WHAT YOU WILL DO → Word for word, repeat the records, leaving every picture behind.

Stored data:
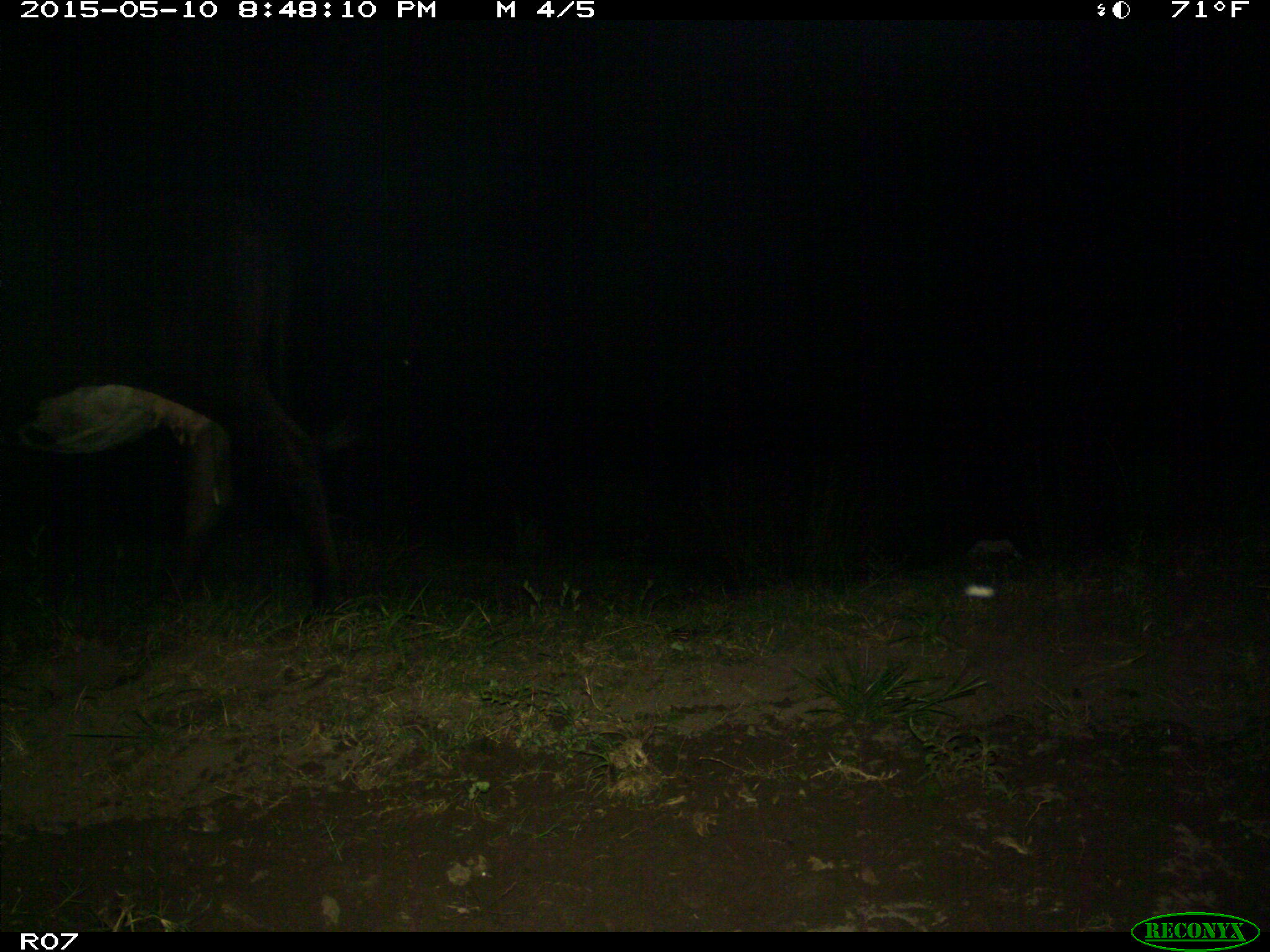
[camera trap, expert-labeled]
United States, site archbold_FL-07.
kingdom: Animalia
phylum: Chordata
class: Mammalia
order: Artiodactyla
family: Bovidae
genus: Bos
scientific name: Bos taurus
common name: domestic cow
Bos taurus (domestic cow).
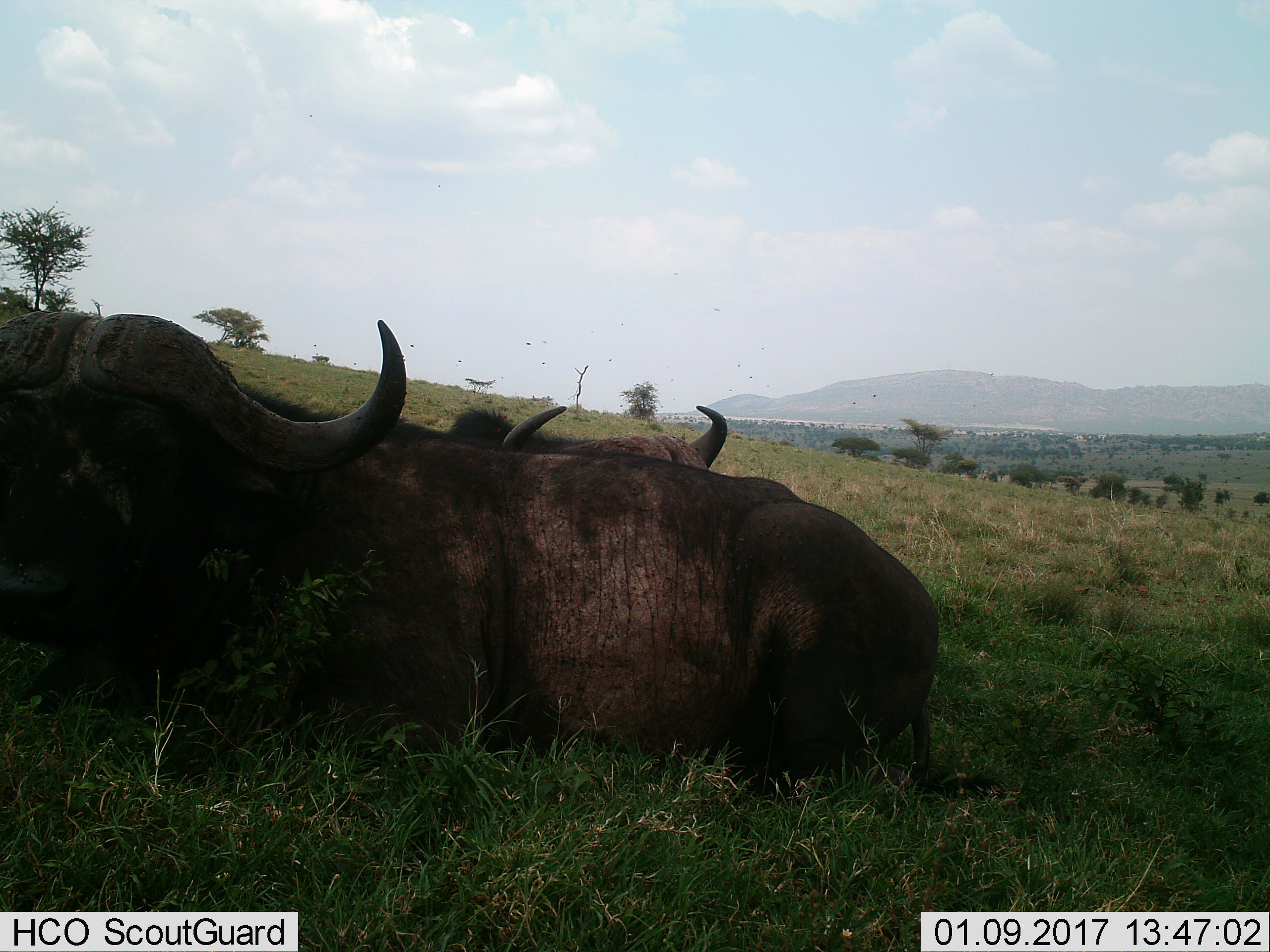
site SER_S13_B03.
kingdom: Animalia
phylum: Chordata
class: Mammalia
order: Artiodactyla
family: Bovidae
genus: Syncerus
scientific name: Syncerus caffer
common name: african buffalo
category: buffalo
Buffalo (african buffalo) (Syncerus caffer), count 2. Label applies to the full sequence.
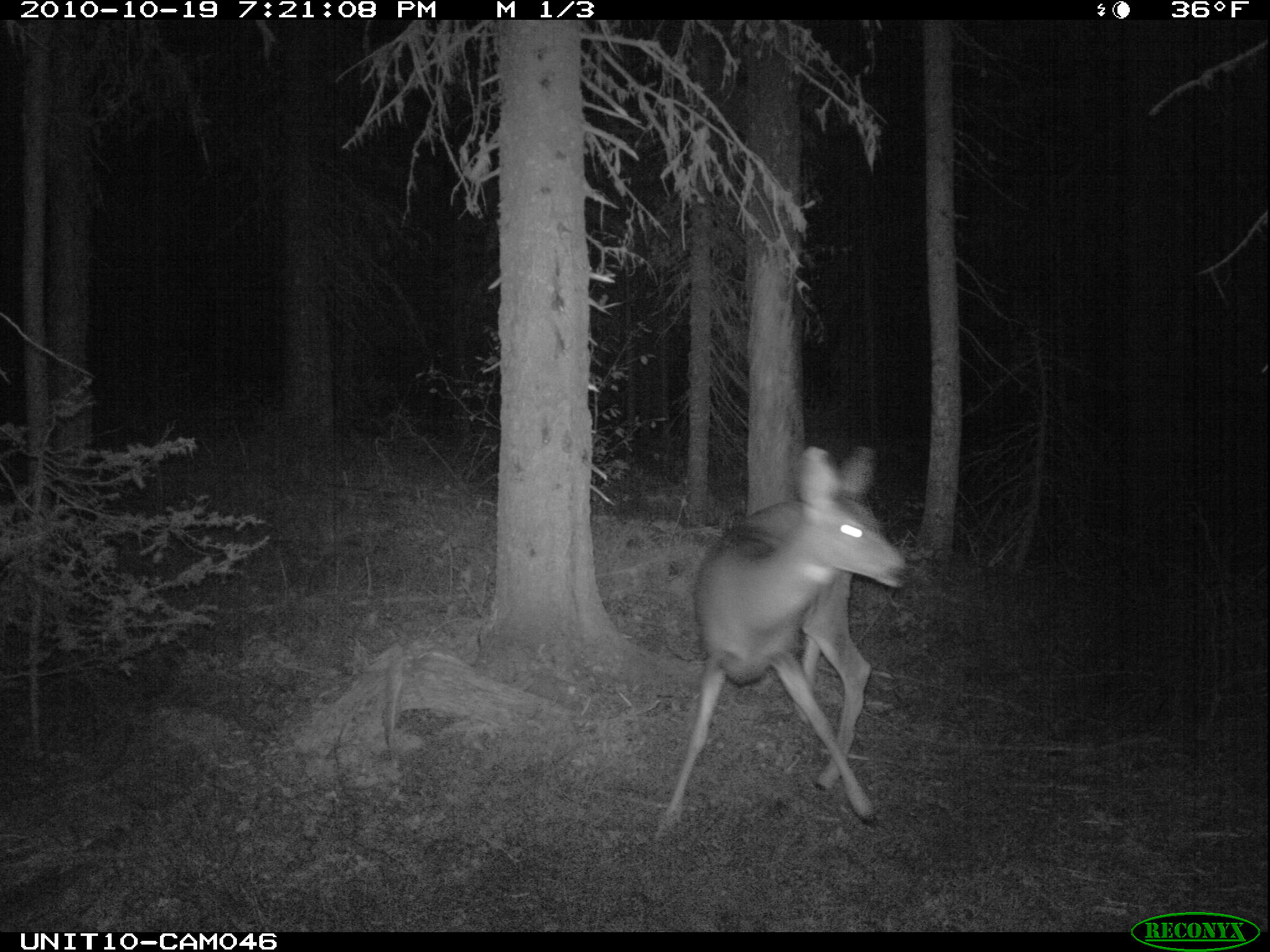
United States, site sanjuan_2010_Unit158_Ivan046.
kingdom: Animalia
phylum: Chordata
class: Mammalia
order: Artiodactyla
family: Cervidae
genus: Odocoileus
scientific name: Odocoileus hemionus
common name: mule deer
Odocoileus hemionus (mule deer).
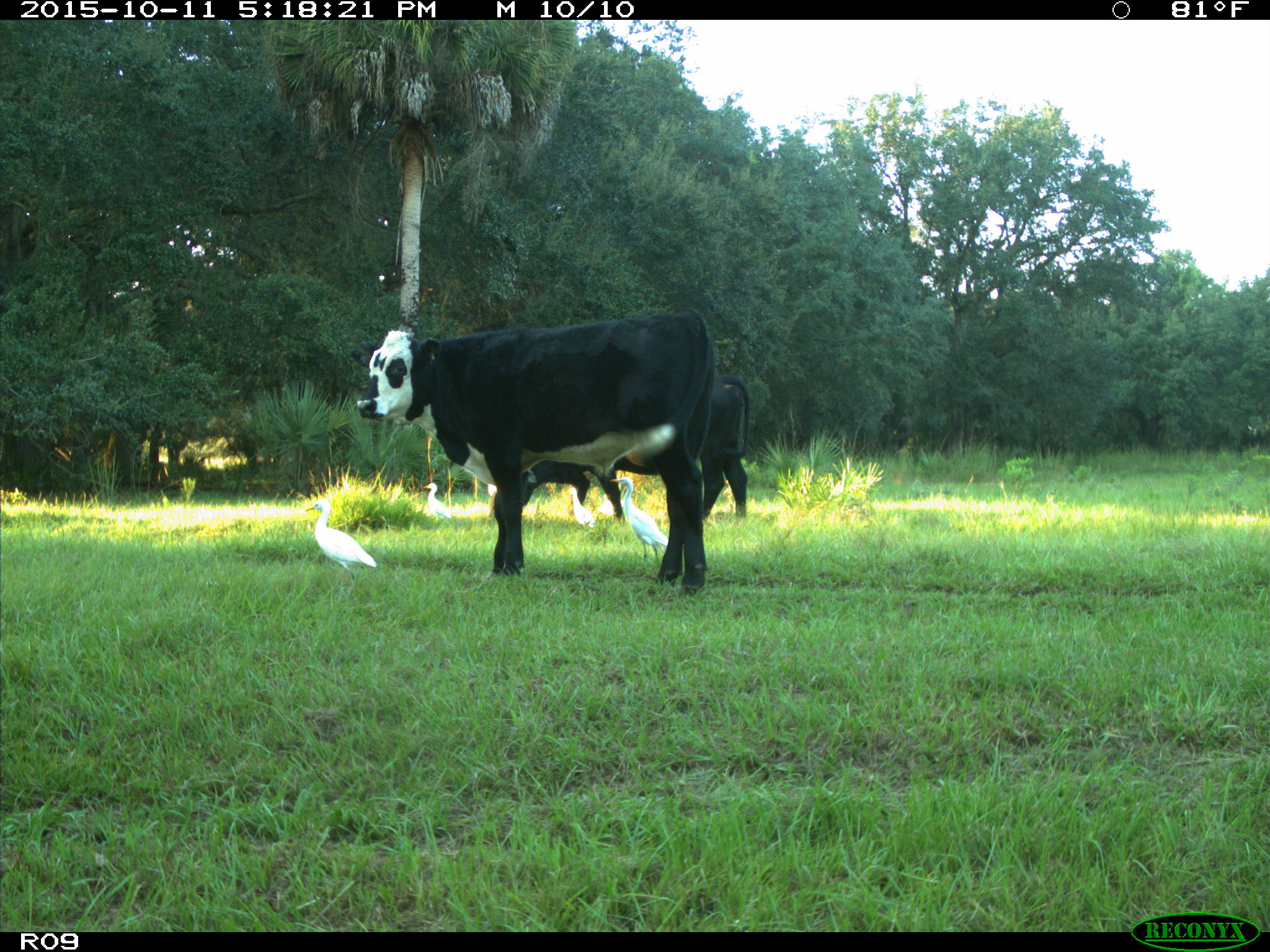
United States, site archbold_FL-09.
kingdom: Animalia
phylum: Chordata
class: Mammalia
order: Artiodactyla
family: Bovidae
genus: Bos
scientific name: Bos taurus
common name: domestic cow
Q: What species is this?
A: Bos taurus (domestic cow).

ANSWER BOX →
[camera trap, expert-labeled]
United States, site archbold_FL-07.
kingdom: Animalia
phylum: Chordata
class: Mammalia
order: Artiodactyla
family: Bovidae
genus: Bos
scientific name: Bos taurus
common name: domestic cow
Bos taurus (domestic cow).
site SER_S13_B03.
kingdom: Animalia
phylum: Chordata
class: Mammalia
order: Artiodactyla
family: Bovidae
genus: Syncerus
scientific name: Syncerus caffer
common name: african buffalo
category: buffalo
Buffalo (african buffalo) (Syncerus caffer), count 2. Label applies to the full sequence.
United States, site sanjuan_2010_Unit158_Ivan046.
kingdom: Animalia
phylum: Chordata
class: Mammalia
order: Artiodactyla
family: Cervidae
genus: Odocoileus
scientific name: Odocoileus hemionus
common name: mule deer
Odocoileus hemionus (mule deer).
United States, site archbold_FL-09.
kingdom: Animalia
phylum: Chordata
class: Mammalia
order: Artiodactyla
family: Bovidae
genus: Bos
scientific name: Bos taurus
common name: domestic cow
Q: What species is this?
A: Bos taurus (domestic cow).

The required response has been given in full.